| STUDY QUESTIONS |
1. In the TasksWithCode newsletter below, how many of the six selected papers released models?
2. Rewrite the paragraph of the TasksWithCode newsletter that begins "Last week we released an app" as a short list of its main facts.
3. Carry on the TasksWithCode newsletter from the point where it stops.

| EXTRACT |
○ ○ ○ ○

TWC #9

TWC #9
State-of-the-art papers with Github profile avatars of researchers who released code, models (in most cases) and demo apps (in few cases) with their paper. Image created from papers described below

state-of-the-art  (SOTA)  updates  for 26 Sept– 2 Oct 2022

TasksWithCode weekly newsletter highlights the work of researchers who publish their code (often with models) along with their SOTA paper.  This weekly is  a consolidation of daily twitter posts tracking SOTA changes.

Six papers released with code were selected for the newsletter. Four of them released models. One of them had a demo page.

To date,  27 % (86,485) of total papers (320,758) published have code released along with the papers (source)

SOTA updated last week for the  following tasks

  • Salient Object Detection
  • Dialog Relation Extraction
  • Optical Flow Estimation (Optical flow targets at estimating per-pixel correspondences between a source image and a target image, in the form of a 2D displacement field. This is used in downstream video tasks like action recognition)
  • Depth estimation
  • Zero-Shot Learning
  • 3D Object Detection

TWC App updates

Last week we released an app to compare semantic clustering properties of embeddings. Users can  compare embeddings of models from Hugging Face with  GPT-3 models ranging from 350 million parameter model 175 billion parameters (pre-computed results only for LLMs due to API usage constraints). Large language model comparison has also been added to the other two embedding comparison apps - semantic similarity and semantic search.

Hugging Face app to compare semantic clustering capabilities of models. This app can now be used alongside the other two apps for embeddings use cases - semantic similarity and semantic search. Hugging Face reloads app prematurely at times interrupting user interaction. These apps are also hosted on taskswithcode for this reason - semantic similarity, semantic search, semantic clustering. Code for these apps are released on Github

#1 in Salient Object Detection on 8 datasets

Paper: Revisiting Image Pyramid Structure for High Resolution Salient Object Detection
SOTA details - 1 of 4
SOTA details - 2 of 4
SOTA details - 3 of 4
SOTA details - 4 of 4
Github code released by: Taehun Kim. Model link: On Github page. A fork was created to replicate the results. 

Model Name: InSPyReNet

Notes:  This paper propose a model for Salient object detection (SOD)  for high-resolution (HR) image prediction with out any HR dataset. Their model is designed as a  image pyramid structure of saliency map, which enables to ensemble multiple results with pyramid-based image blending. For HR prediction, they design a pyramid blending method which synthesizes two different image pyramids from a pair of LR and HR scale from the same image to overcome effective receptive field (ERF) discrepancy.

○ ○ ○ ○

| MATERIAL PROVIDED |
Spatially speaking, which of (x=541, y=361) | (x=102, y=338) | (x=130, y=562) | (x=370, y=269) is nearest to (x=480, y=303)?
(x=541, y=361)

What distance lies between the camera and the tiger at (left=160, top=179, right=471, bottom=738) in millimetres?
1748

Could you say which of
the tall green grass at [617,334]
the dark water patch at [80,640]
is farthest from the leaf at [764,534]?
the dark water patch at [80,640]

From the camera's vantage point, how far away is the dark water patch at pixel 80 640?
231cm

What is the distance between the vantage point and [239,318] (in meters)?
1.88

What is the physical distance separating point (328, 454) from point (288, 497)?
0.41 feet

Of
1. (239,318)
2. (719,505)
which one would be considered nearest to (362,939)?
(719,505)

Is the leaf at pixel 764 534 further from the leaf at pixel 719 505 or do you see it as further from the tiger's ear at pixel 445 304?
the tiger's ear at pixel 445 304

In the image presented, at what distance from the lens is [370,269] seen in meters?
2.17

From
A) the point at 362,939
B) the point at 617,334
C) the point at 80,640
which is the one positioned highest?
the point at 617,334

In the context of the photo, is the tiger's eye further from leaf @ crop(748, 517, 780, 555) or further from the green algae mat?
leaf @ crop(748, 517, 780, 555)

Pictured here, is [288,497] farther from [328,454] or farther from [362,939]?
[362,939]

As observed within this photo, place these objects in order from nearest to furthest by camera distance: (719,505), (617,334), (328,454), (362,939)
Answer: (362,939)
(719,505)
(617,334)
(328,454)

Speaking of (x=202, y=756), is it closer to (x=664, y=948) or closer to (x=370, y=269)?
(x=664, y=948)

○ ○ ○ ○

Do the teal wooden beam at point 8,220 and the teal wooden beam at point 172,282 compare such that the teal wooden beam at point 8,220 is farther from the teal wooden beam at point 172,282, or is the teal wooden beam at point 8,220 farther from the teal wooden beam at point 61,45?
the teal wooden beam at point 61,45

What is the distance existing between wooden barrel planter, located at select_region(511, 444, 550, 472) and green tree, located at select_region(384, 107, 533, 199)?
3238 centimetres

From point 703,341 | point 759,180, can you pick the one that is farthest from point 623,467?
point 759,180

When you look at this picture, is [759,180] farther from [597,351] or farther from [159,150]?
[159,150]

○ ○ ○ ○

| RESPONSE LIST |
1. Four of them released models.

2.
- An app was released to compare the semantic clustering properties of embeddings.
- It compares embeddings of Hugging Face models with GPT-3 models ranging from 350 million to 175 billion parameters.
- Results for the large language models are pre-computed only, because of API usage constraints.
- Large language model comparison was also added to the other two embedding comparison apps: semantic similarity and semantic search.

3.
Demo page link A Notebook was created to replicate inference on CPU using on one of their pretrained models. Samples shown below. Salient detection  time is ~3 secs  on CPU for images. For a  6 second high resolution video (1920x2080) it took 53 minutes on a CPU.

Inference test of one of their pre-trained models (Trained with LR+HR dataset - LR scale 384 X 384). Note the salient object in an image could be multiple objects as can be seen in the last test - two people in the foreground are considered salient by the model. In addition to the standard uses of salient object detection, perhaps one practical use could be to automate masked image creation for an inpainting model. All images above with the exception of the lady sitting on the bench is 384x384. The lady sitting on the bench is 512x512. The second row is model output for SOD with the rest masked out. The third row is model output for SOD with the rest blurred
This is a 6 second high resolution 1920 × 1080 video. The model performed salient object detection (shown below) on a CPU in 53 minutes. Video from Pexels
Gif image created from the video above. Dog with stick is detected as the salient object in the video frames. This high resolution 1920 × 1080, 6 second video took 53 minutes for SOD on a CPU. Code for the replicated results

License: MIT license

#1 in Dialog Relation Extraction on 2 datasets

Paper: GRASP: Guiding model with RelAtional Semantics using Prompt for Dialogue Relation Extraction
SOTA details
Github code released by Junyeong Model link: None to date

Model Name: GRASP

Notes:  This paper aims to predict the relations between argument pairs that appear in dialogue. Most previous studies utilize fine-tuning pre-trained language models (PLMs) only with extensive features to supplement the low information density of the dialogue by multiple speakers. To effectively exploit inherent knowledge of PLMs without extra layers and consider scattered semantic cues on the relation between the arguments, this paper proposes a guiding model with relational semantics using Prompt (GRASP). They adopt a prompt-based fine-tuning approach and capture relational semantic clues of a given dialogue with 1) an argument-aware prompt marker strategy and 2) the relational clue detection task.

Demo page link None to date

License: MIT license

#1 in optical flow estimation on Sintel

Paper: FlowFormer: A Transformer Architecture for Optical Flow
SOTA details
Github code released by drinkingcoder Model link: on Github page

Model Name: FlowFormer

Notes:  This paper introduces a  transformer-based neural network architecture for learning optical flow. This model tokenizes the 4D cost volume built from an image pair, encodes the cost tokens into a cost memory with alternate-group transformer (AGT) layers in a novel latent space, and decodes the cost memory via a recurrent transformer decoder with dynamic positional cost queries.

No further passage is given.